Submitted by Harriet Rowan on
-- Harriet Rowan and Mary Bottari
Americans always feel charitable around the holiday season, giving some $300 billion to a diverse array of charities in 2011 alone. Now there is new way Americans can help their neighbors in need, by purchasing and forgiving their debt.
This is the idea behind the "Rolling Jubilee" being organized by "Strike Debt", an offshoot of the Occupy Wall Street movement. Since November 15, 2012, they have raised over $350,000, enough to abolish over $7 million in debt.
Americans Mired in Debt
Some 77 percent of American households are in debt. Medical debt is the cause of most personal bankruptcies. While credit card debt is approaching $900 billion, student debt recently passed the $1 trillion mark. Predatory lending practices by the big banks have thrown millions of American families into foreclosure.
While monetary and fiscal authorities respond to every financial crisis by bailing out creditors, the debtors rarely get any help. Can you imagine how different the recovery would be right now, if just a small portion of the $4.7 trillion used by the Treasury and the Federal Reserve to bailout the big banks was given to help families facing foreclosure or underwater homeowners?
This is why Strike Debt decided to take matters into their own hands. They looked at the tragically flawed system of debts and debt collection, and saw opportunity to introduce a new model for doing business.
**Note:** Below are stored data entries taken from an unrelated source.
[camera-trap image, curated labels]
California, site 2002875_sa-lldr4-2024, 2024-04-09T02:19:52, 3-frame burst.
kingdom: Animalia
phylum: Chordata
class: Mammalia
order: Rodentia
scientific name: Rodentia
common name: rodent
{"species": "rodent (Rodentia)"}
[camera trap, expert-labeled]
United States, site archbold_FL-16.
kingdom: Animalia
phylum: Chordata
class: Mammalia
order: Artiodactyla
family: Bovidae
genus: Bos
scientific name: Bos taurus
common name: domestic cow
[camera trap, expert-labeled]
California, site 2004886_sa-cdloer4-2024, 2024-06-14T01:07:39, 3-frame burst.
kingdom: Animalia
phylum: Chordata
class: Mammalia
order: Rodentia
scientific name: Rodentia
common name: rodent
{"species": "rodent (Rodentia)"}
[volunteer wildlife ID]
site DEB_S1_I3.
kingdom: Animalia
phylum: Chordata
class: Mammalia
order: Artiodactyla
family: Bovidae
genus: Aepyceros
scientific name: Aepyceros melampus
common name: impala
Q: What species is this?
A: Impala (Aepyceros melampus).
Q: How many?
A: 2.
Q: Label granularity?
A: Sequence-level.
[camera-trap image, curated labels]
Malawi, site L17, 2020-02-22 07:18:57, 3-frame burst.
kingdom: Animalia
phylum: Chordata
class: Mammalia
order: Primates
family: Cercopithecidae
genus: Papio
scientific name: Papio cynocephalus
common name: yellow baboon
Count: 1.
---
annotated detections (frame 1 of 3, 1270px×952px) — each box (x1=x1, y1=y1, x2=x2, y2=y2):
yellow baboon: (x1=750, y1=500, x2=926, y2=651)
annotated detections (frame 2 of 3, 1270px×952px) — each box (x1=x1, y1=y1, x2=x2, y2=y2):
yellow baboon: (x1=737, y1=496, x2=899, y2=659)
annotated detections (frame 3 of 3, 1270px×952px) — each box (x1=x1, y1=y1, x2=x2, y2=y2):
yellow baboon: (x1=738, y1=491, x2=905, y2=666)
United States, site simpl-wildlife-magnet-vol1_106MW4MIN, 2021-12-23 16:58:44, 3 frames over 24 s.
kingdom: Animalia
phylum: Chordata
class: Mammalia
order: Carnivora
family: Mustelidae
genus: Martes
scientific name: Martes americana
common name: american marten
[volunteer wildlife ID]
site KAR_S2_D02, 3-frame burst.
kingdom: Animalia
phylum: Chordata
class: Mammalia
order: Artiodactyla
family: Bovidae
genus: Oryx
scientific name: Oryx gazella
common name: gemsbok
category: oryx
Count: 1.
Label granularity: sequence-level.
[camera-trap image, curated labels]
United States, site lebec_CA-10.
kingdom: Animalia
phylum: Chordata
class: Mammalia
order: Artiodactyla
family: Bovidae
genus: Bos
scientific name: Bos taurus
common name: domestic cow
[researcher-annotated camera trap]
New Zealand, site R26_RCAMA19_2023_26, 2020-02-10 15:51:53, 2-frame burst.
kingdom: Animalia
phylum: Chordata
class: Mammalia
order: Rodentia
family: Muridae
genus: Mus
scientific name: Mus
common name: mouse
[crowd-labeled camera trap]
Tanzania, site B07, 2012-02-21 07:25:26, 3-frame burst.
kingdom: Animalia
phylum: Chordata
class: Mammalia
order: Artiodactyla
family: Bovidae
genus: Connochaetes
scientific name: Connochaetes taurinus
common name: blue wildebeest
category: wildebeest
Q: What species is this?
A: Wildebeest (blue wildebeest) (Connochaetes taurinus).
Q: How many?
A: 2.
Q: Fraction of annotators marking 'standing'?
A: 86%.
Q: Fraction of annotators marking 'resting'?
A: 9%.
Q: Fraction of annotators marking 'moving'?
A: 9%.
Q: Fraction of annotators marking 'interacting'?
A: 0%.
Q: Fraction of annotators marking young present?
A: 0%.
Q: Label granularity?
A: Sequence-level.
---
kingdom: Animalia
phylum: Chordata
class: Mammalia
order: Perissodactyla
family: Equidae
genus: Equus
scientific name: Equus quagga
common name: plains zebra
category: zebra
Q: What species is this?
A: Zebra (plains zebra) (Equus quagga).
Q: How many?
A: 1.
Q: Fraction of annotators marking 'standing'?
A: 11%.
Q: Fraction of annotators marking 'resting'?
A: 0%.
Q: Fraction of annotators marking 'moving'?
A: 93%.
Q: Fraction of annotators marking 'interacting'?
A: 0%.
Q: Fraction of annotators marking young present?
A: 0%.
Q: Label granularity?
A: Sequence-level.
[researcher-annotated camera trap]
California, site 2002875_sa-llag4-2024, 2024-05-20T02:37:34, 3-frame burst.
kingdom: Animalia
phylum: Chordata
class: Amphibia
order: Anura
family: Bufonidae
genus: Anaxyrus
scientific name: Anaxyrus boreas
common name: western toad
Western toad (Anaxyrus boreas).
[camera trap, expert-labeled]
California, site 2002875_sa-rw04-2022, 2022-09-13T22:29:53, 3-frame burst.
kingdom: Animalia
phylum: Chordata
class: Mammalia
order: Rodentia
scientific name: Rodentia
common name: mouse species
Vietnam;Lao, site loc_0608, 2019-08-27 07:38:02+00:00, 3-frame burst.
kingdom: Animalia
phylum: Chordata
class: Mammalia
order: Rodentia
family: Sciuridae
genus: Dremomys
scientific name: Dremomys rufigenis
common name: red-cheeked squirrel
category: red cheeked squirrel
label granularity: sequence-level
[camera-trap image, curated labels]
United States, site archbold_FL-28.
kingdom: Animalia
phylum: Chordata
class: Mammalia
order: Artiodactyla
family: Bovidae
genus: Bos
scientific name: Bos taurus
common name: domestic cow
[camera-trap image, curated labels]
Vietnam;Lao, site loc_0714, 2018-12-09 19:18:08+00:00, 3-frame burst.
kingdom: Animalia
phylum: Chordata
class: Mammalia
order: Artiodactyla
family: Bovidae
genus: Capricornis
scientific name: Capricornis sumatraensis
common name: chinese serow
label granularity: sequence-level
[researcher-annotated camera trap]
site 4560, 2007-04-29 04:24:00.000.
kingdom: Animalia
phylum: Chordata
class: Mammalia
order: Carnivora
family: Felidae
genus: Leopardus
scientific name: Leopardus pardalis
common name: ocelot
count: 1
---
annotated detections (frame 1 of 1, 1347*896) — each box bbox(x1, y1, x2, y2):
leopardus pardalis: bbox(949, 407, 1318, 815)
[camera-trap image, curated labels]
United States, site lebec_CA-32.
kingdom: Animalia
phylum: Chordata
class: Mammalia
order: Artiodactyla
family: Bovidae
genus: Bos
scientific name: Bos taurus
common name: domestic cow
The Rolling Jubilee plans to buy distressed debt (starting with medical debt) for pennies on the dollar. Instead of hounding their debtors with endless phone calls and increasing interest, they will simply abolish the debt (they choose not to use the word forgive because it implies that the debtors have done something wrong). Strike Debt will then contact those whose debts are forgiven and ask if they are willing and able to pay it forward and donate some of the money they will save back to the program, and the jubilee will roll on.
“Together we can liberate debtors at random through a campaign of mutual support, good will, and collective refusal," the Strike Debt website says.
Jubilees Have Precedent
While critics have complained that the Rolling Jubilee doesn’t address the root cause of debt (rising prices and stagnant or declining incomes) and points out that it will difficult to raise enough money to abolish billions in debt, others have called it "a genius move" with "significant transformative potential."
Jubilee is a concept with biblical roots and modern antecedents. In Leviticus, those enslaved because of debts were freed, lands lost because of debt were returned, and communites torn by inequality were restored. For the "Jubilee 2000" campaign at the turn of the century, activists around the world worked for years with the Catholic Church and a raft of celebrities like Bono, to pressure the G-8 and other wealthy nations to write off some $40 billion in Third World debt.
At the very least, the Rolling Jubilee will renew the conversation about illegitimate banking and lending practices in America and the debt traps that the majority of Americans face at some point in their lives.
The Rolling Jubilee is just one educational and informative project of Strike Debt. The group also produced the interesting and useful Debt Resistors' Operation Manual which is packed with information and tactics for dealing with credit card, medical, student, housing, and municipal debt.